Borrell James S, Zohren Jasmin, Nichols Richard A, Buggs Richard J A
Jodrell Laboratory Royal Botanic Gardens, Kew Surrey UK.
Sex Chromosome Biology Lab The Francis Crick Institute London UK.
Evol Appl. 2019 Nov 24;13(1):161-175. doi: 10.1111/eva.12883. eCollection 2020 Jan.

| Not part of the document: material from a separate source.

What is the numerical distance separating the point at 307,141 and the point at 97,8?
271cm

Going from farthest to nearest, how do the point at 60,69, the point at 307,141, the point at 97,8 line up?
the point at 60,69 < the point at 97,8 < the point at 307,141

When populations of a rare species are small, isolated and declining under climate change, some populations may become locally maladapted. Detecting this maladaptation may allow effective rapid conservation interventions, even if based on incomplete knowledge. Population maladaptation may be estimated by finding genome-environment associations (GEA) between allele frequencies and environmental variables across a local species range, and identifying populations whose allele frequencies do not fit with these trends. We can then design assisted gene flow strategies for maladapted populations, to adjust their allele frequencies, entailing lower levels of intervention than with undirected conservation action. Here, we investigate this strategy in Scottish populations of the montane plant dwarf birch (). In genome-wide restriction site-associated single nucleotide polymorphism (SNP) data, we found 267 significant associations between SNP loci and environmental variables. We ranked populations by maladaptation estimated using allele frequency deviation from the general trends at these loci; this gave a different prioritization for conservation action than the Shapely Index, which seeks to preserve rare neutral variation. Populations estimated to be maladapted in their allele frequencies at loci associated with annual mean temperature were found to have reduced catkin production. Using an environmental niche modelling (ENM) approach, we found annual mean temperature (35%), and mean diurnal range (15%), to be important predictors of the dwarf birch distribution. Intriguingly, there was a significant correlation between the number of loci associated with each environmental variable in the GEA and the importance of that variable in the ENM. Together, these results suggest that the same environmental variables determine both adaptive genetic variation and species range in Scottish dwarf birch. We suggest an assisted gene flow strategy that aims to maximize the local adaptation of dwarf birch populations under climate change by matching allele frequencies to current and future environments.
当珍稀物种的种群数量稀少、相互隔离且在气候变化下不断减少时,一些种群可能会出现局部适应不良的情况。即便基于不完整的知识来检测这种适应不良,也可能有助于采取有效的快速保护措施。通过在当地物种分布范围内找到等位基因频率与环境变量之间的基因组-环境关联(GEA),并识别出其等位基因频率不符合这些趋势的种群,就可以估算种群的适应不良情况。然后,我们可以为适应不良的种群设计辅助基因流动策略,以调整其等位基因频率,与无针对性的保护行动相比,所需的干预水平更低。在此,我们在山地植物矮桦(Betula nana)的苏格兰种群中研究了这一策略。在全基因组限制性位点相关单核苷酸多态性(SNP)数据中,我们发现SNP位点与环境变量之间存在267个显著关联。我们根据等位基因频率偏离这些位点的总体趋势所估算的适应不良程度对种群进行排名;这给出了与旨在保护罕见中性变异的沙普利指数不同的保护行动优先级。在与年平均温度相关的位点上,等位基因频率被估计为适应不良的种群,其柔荑花序产量有所降低。使用环境生态位建模(ENM)方法,我们发现年平均温度(35%)和平均昼夜温差(15%)是矮桦分布的重要预测因子。有趣的是,GEA中与每个环境变量相关的位点数量与该变量在ENM中的重要性之间存在显著相关性。这些结果共同表明,相同的环境变量决定了苏格兰矮桦的适应性遗传变异和物种分布范围。我们提出了一种辅助基因流动策略,旨在通过使等位基因频率与当前和未来环境相匹配,在气候变化下最大限度地提高矮桦种群的局部适应性。